Data shown:
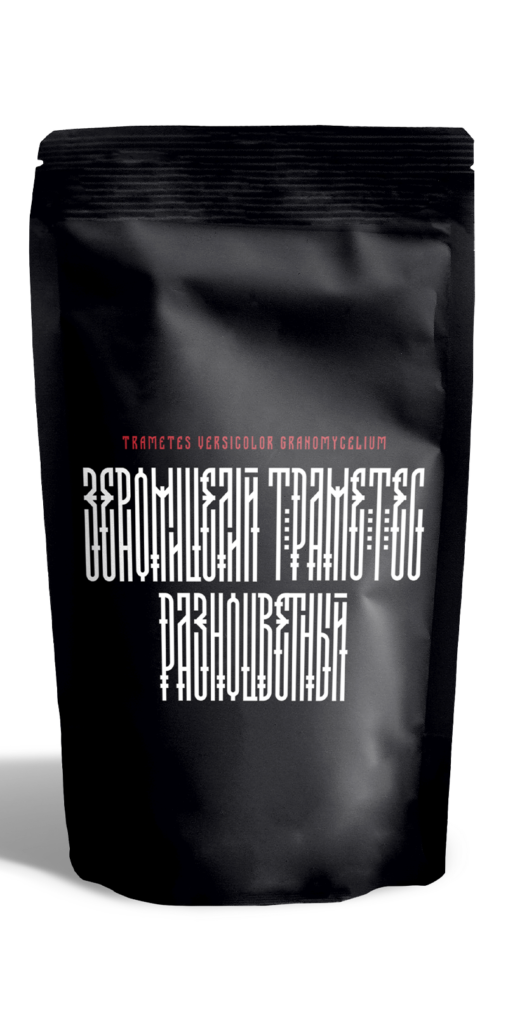 Зерномицелий Траметес Разноцветный (Trametes Versicolor Granomycelium) 100г
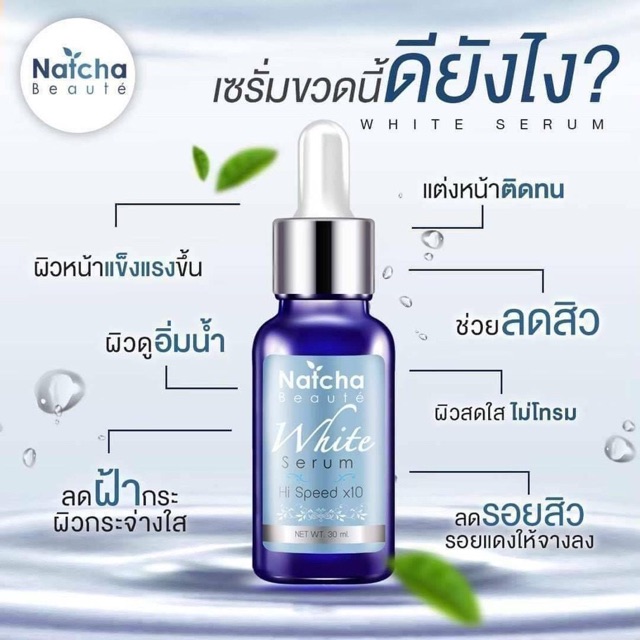 เซรั่มณัชชา-โปรเด็ดมาก-พร้อมส่ง-ขายของแท้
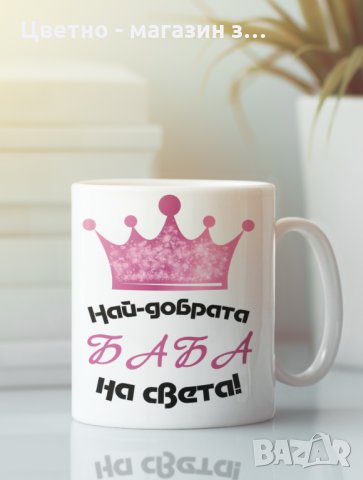 Подарък за 8 март за майка баба леля сестра приятелка колежка , снимка 9 - Подаръци за жени - 35602780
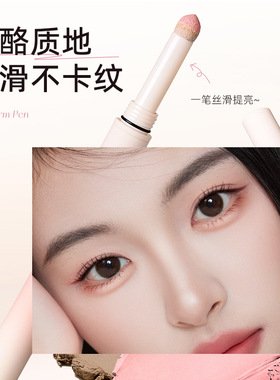 健美创研元气嘭嘭双头卧蚕笔眼睑下至阴影提亮二合一高光现货批发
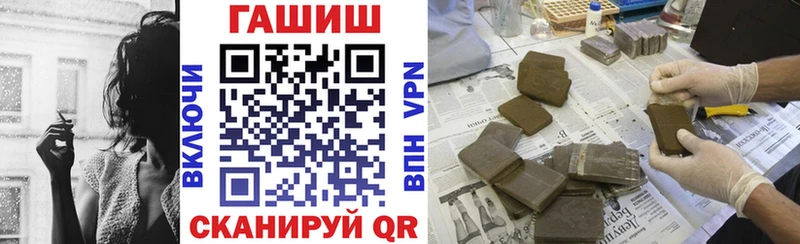 Купить  Гулькевичи  ГАШИШ VHQ 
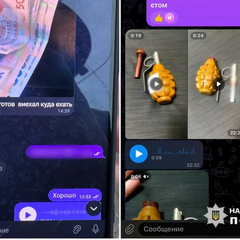 Хлопець з оборудками боєприпасів, утримуваний поліцією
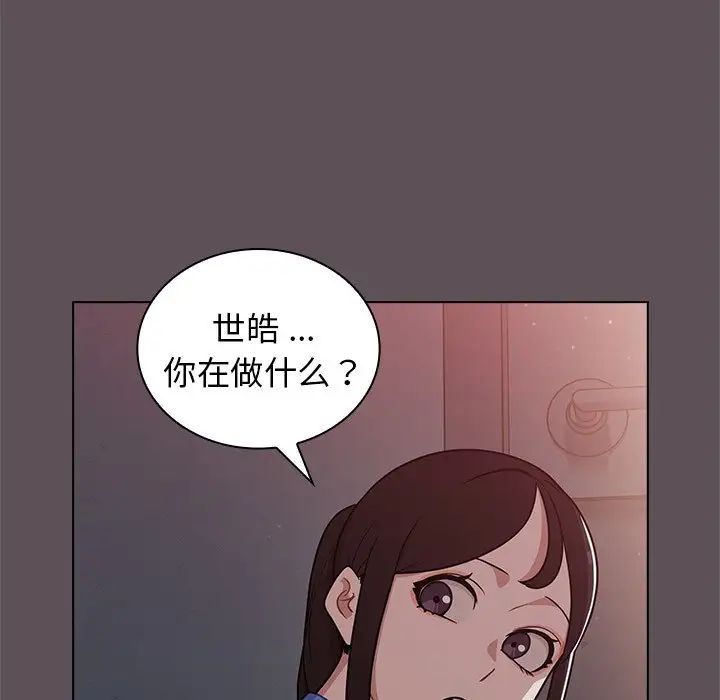 《组长的小秘密》漫画 第6話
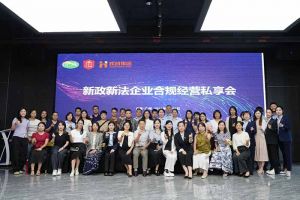 江南jiangnan（中国）集团赋能团餐行业：社保新规深度解读，筑牢合规用工防线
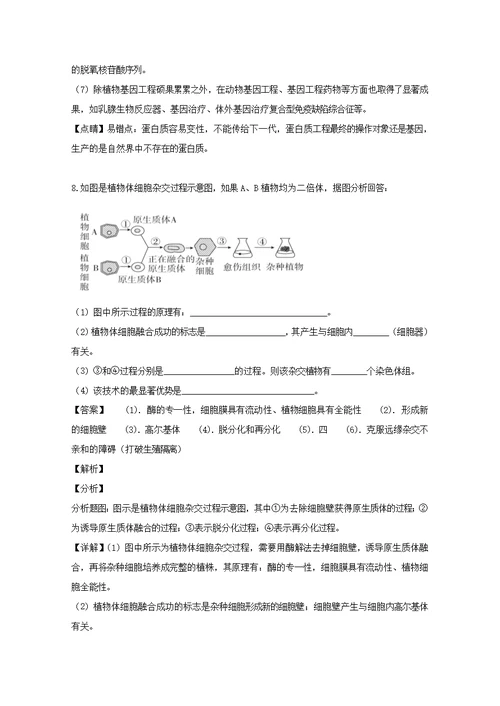 重庆市云阳县云阳江口中学校2020届高三生物上学期9月月考试题（含解析）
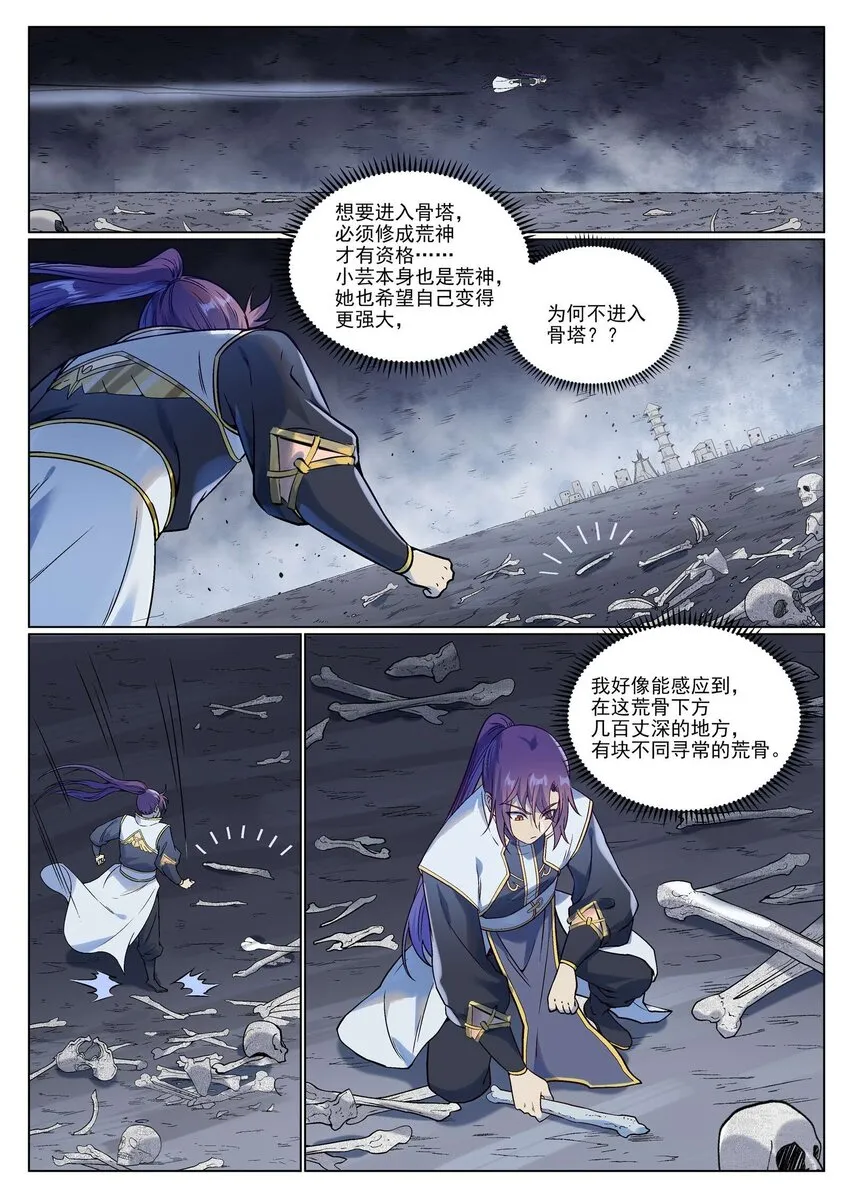 第977话 初学法门 第12页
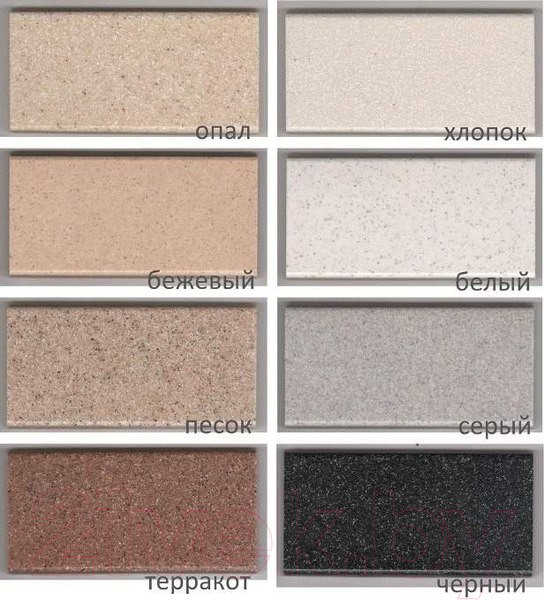 Изображение товара Мойка кухонная Polygran Gals-862 (белый хлопок)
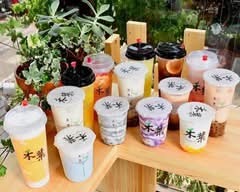 禾葉 タピオカ専門店 Kapa Tapioka Specialty Store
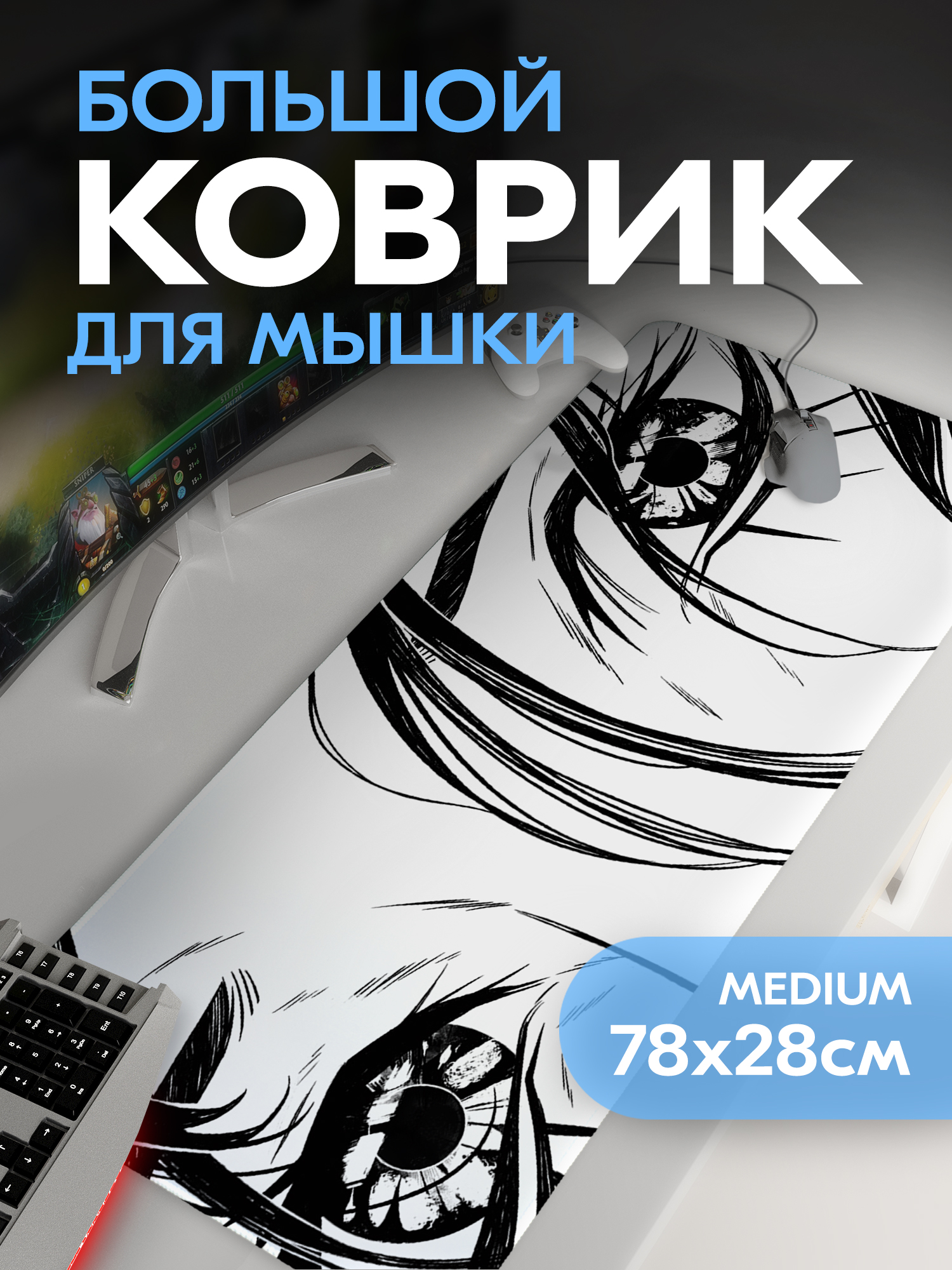 Коврик для мышки Gamekover (MPadGK78_003)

Task: The answer must be a word-for-word copy of all the entries, containing no pictures.

Task result:
 Зерномицелий Траметес Разноцветный (Trametes Versicolor Granomycelium) 100г
 เซรั่มณัชชา-โปรเด็ดมาก-พร้อมส่ง-ขายของแท้
 Подарък за 8 март за майка баба леля сестра приятелка колежка , снимка 9 - Подаръци за жени - 35602780
 健美创研元气嘭嘭双头卧蚕笔眼睑下至阴影提亮二合一高光现货批发
 Купить  Гулькевичи  ГАШИШ VHQ 
 Хлопець з оборудками боєприпасів, утримуваний поліцією
 《组长的小秘密》漫画 第6話
 江南jiangnan（中国）集团赋能团餐行业：社保新规深度解读，筑牢合规用工防线
 重庆市云阳县云阳江口中学校2020届高三生物上学期9月月考试题（含解析）
 第977话 初学法门 第12页
 Изображение товара Мойка кухонная Polygran Gals-862 (белый хлопок)
 禾葉 タピオカ専門店 Kapa Tapioka Specialty Store
 Коврик для мышки Gamekover (MPadGK78_003)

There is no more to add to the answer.